Inhabiting eastern Africa between four and three million years ago, Australopithecus
afarensis was a long-lived species that may have given rise to the
several lineages of early human that appeared in both eastern and southern
Africa between two and three million years ago. For its antiquity,
A. afarensis is one of the better known species of early human, with
specimens collected from over 300 individuals. It is a species that exhibits
many cranial features which are reminiscent of our ape ancestry, such
as a forward protruding (prognathic) face, a "U-shaped"

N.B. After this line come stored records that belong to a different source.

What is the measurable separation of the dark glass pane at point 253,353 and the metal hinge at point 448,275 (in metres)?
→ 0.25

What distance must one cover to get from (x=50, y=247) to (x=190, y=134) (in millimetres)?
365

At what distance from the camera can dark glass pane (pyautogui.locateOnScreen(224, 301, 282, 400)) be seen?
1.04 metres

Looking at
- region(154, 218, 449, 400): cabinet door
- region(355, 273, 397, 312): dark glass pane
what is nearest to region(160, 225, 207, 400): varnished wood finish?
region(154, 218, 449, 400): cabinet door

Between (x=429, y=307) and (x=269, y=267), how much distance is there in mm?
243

palate (with the cheek teeth parallel in rows to each other similar
to an ape) and not the parabolic shape of a modern human, and a small
neurocranium (brain case) that averages only 430cc in size (not significantly
larger than a modern chimpanzee).
The specimens recovered have given representative examples of almost
all of the bones of the A. afarensis skeleton. From this, it is
clear that there are many significant difference between A. afarensis
and its ape predecessors, one of which is crucial to later human evolution,
bipedality.
The position of A. afarensis in the phylogeny of early humans
is under debate. Many feel that it is ancestral to the east African
"robust" early humans, and possibly to
all robust forms. Additionally, A. afarensis is proposed
as the ancestor to later Homo. Yet, research now suggests
that A. africanus might be ancestral
to later Homo.
Pictured to the right are several of the more important specimens
of A. afarensis in the fossil record, including Tim White
and Bill Kimbel's composite reconstruction based on several specimens,
the famous Laetoli footprints, and the AL 129 knee discovered
by Donald Johanson, below.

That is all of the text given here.